Work to be completed >> In the announcement below about the 2007 Detroit Urban Writer-in-Residence, at which festival did the film based on "Good, Brother" premiere in 2002?

Text passage >>
January 23, 2007

Wayne State University 2007 Detroit Urban Writer-In-Residence to capture Detroit's landscape through workshop series

The Department of Interdisciplinary Studies, College of Liberal Arts and Sciences at Wayne State University, has selected Peter Markus as their 2007 Detroit Urban Writer-in-Residence. Markus will share his scholarship, professional and worldly experience with Detroit residents through a series of free writing workshops open to the public held on various days March 1 to May 29, 2007. The program is designed to promote critical and reflexive writing by Detroit’s urban residents about their life and the development of the social fabric of the city of Detroit.

Peter Markus is the author of several published books which include Good, Brother, AWOL Press, 2001 (reissued by Calamari Press in 2006); The Singing Fish, Calamari Press, 2005; The Moon is a Lighthouse, New Michigan Press, 2003; Still Lives with Whiskey Bottle, March Street Press, 1996. He has also authored many short fiction and non-fiction stories and anthologies. In 2002, a film based on his original story "Good, Brother," premiered worldwide at the Slamdance Film Festival in Park City, Utah.

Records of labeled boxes

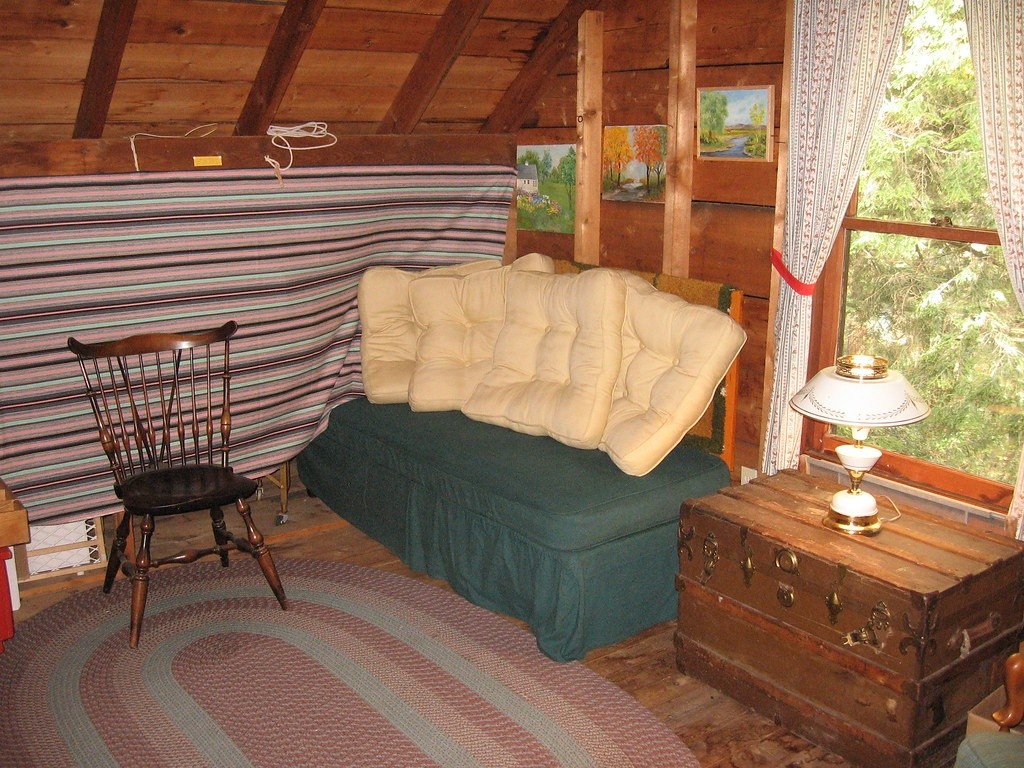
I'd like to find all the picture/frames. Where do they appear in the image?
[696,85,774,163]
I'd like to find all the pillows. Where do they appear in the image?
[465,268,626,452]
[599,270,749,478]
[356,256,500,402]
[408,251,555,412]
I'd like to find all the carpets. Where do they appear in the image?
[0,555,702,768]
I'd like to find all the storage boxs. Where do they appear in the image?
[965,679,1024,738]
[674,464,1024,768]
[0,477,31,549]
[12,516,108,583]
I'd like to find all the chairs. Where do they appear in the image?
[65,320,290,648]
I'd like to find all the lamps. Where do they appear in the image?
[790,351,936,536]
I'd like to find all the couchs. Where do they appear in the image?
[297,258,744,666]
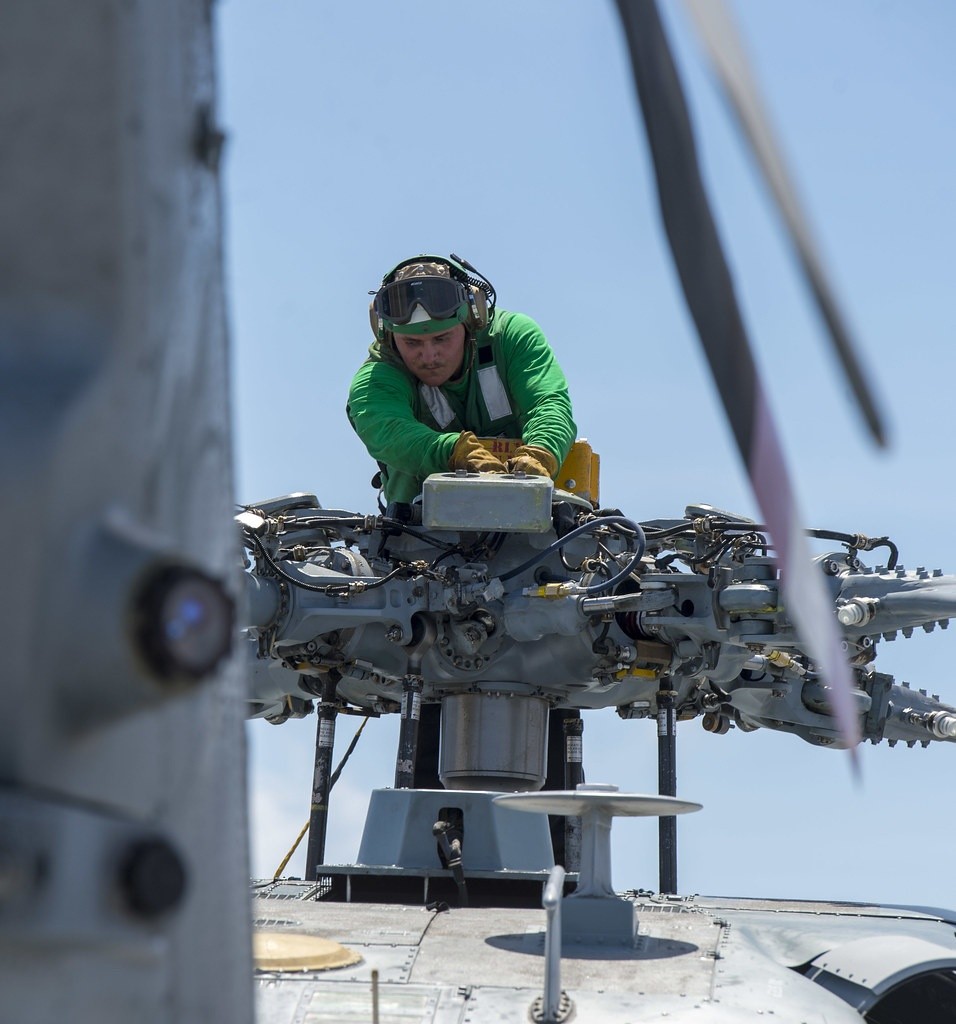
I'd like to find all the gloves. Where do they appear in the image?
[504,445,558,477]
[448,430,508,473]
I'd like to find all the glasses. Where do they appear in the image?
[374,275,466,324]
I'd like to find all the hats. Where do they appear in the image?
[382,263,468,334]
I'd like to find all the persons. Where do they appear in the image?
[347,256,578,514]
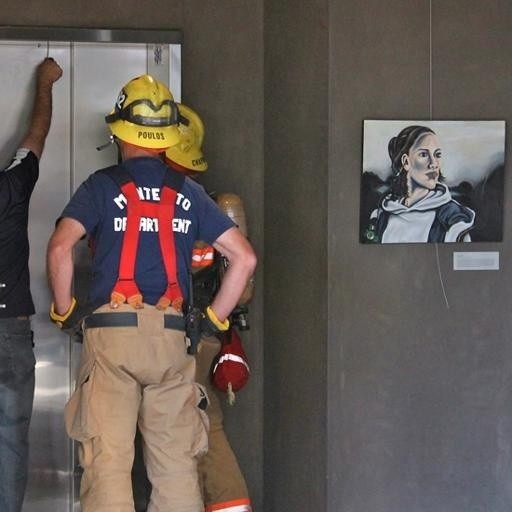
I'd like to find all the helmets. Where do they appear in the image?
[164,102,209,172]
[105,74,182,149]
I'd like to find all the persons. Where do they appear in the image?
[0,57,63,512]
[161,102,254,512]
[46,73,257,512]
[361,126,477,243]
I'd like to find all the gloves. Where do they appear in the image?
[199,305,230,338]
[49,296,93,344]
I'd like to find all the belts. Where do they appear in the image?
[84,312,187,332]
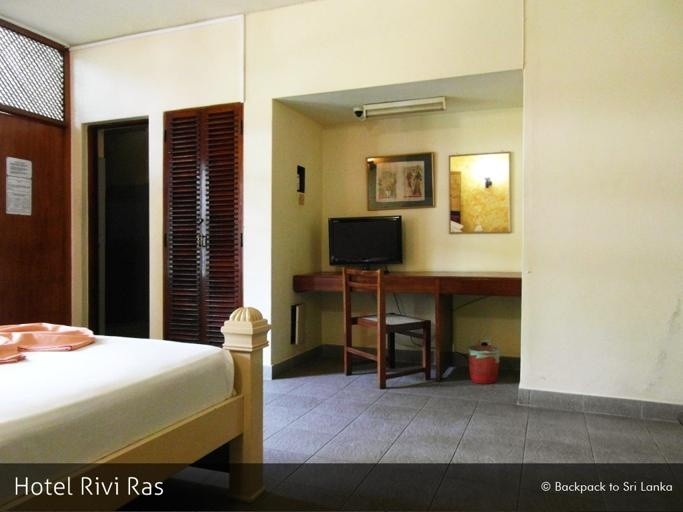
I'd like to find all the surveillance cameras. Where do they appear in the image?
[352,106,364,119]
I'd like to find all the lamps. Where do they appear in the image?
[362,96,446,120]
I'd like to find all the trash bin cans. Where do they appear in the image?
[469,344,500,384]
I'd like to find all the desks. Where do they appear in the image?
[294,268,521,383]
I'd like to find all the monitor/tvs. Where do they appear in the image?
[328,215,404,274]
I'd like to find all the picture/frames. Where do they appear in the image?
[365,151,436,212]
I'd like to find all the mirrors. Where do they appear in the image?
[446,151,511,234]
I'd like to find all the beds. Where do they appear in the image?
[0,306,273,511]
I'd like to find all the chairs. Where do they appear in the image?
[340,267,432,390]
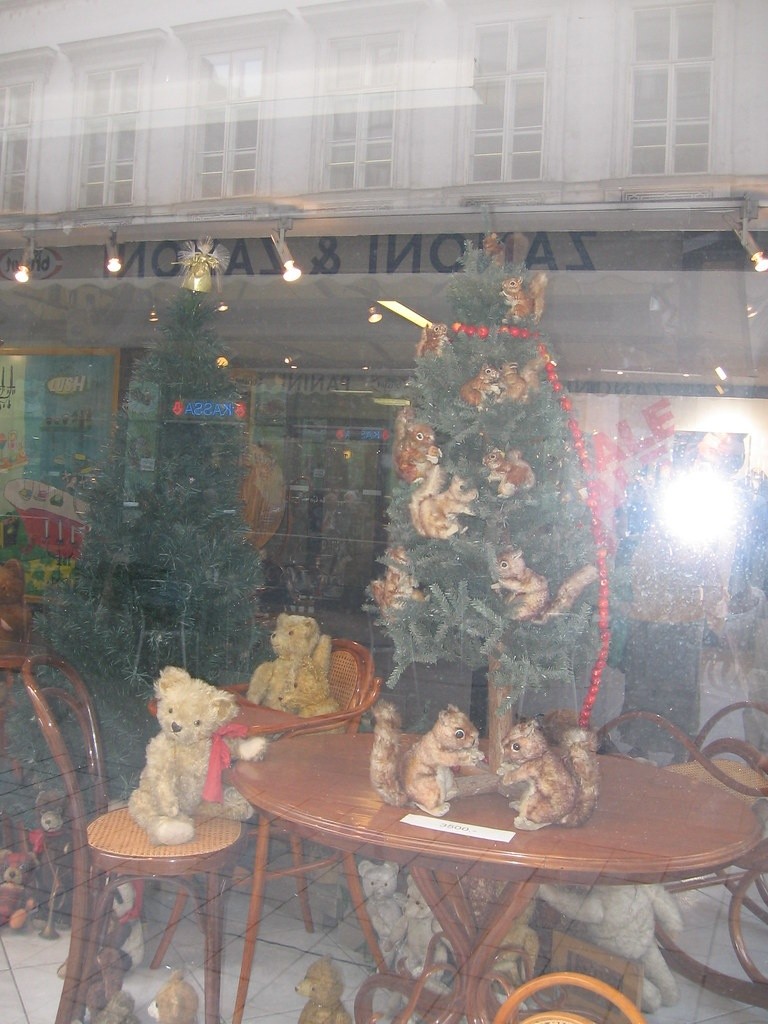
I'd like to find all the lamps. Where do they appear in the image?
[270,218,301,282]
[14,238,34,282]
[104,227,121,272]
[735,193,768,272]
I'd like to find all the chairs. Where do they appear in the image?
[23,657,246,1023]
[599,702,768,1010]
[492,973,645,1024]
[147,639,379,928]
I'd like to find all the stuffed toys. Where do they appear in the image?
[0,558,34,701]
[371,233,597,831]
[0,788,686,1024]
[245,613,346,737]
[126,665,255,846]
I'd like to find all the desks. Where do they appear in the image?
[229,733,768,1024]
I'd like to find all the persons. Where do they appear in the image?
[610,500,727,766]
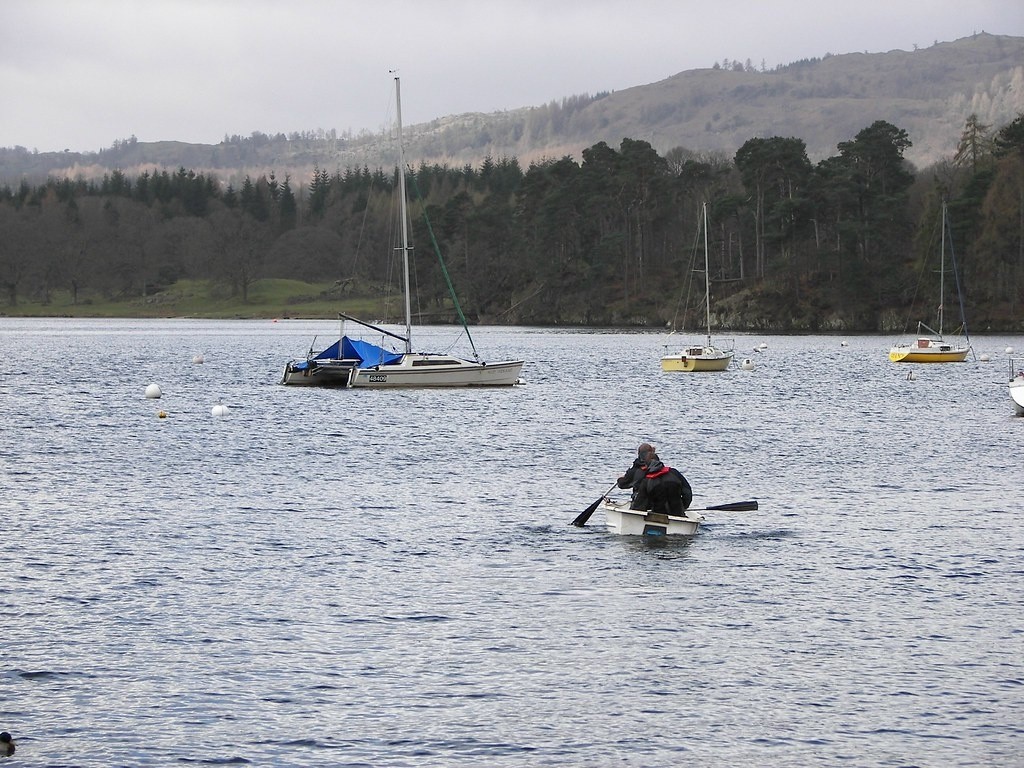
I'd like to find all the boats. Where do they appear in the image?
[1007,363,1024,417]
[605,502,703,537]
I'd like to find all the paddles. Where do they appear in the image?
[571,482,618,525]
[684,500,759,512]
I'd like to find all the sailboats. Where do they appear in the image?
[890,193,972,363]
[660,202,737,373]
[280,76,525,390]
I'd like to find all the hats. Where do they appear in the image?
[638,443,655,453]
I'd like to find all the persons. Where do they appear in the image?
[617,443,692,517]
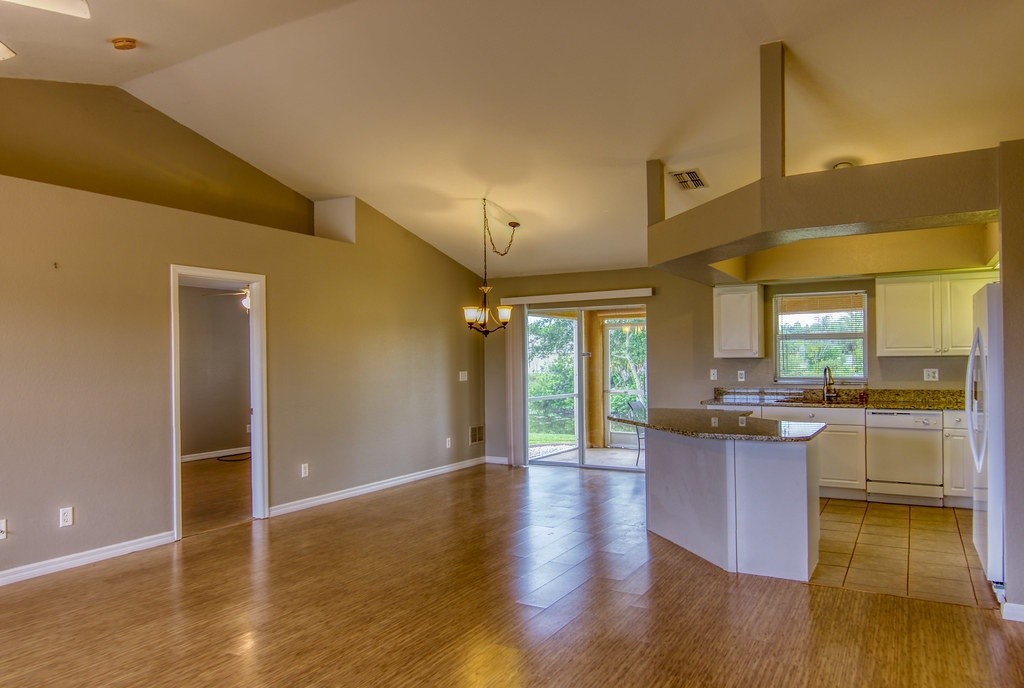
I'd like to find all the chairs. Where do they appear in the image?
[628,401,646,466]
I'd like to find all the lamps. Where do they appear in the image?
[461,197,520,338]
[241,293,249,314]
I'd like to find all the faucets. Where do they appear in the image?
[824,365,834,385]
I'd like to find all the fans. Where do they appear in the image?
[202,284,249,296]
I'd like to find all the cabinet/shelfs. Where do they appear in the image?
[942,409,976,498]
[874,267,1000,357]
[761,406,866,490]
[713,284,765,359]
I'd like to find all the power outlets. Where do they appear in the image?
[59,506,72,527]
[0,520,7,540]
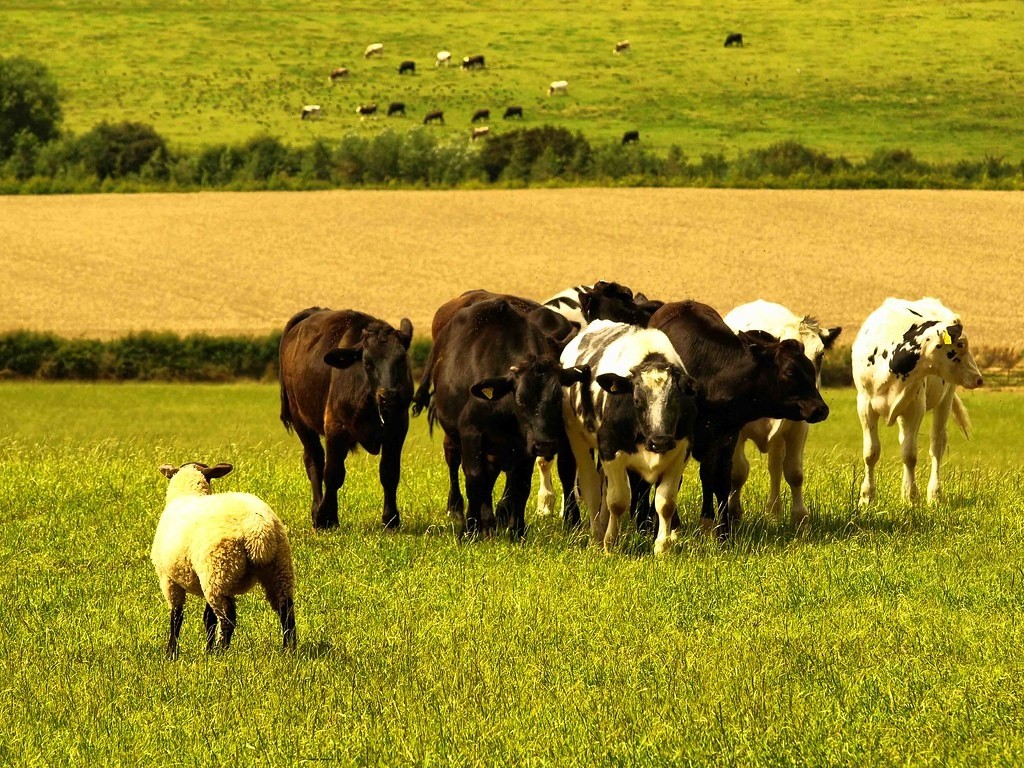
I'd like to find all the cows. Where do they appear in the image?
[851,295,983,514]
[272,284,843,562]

Full response >> The Slamdance Film Festival in Park City, Utah.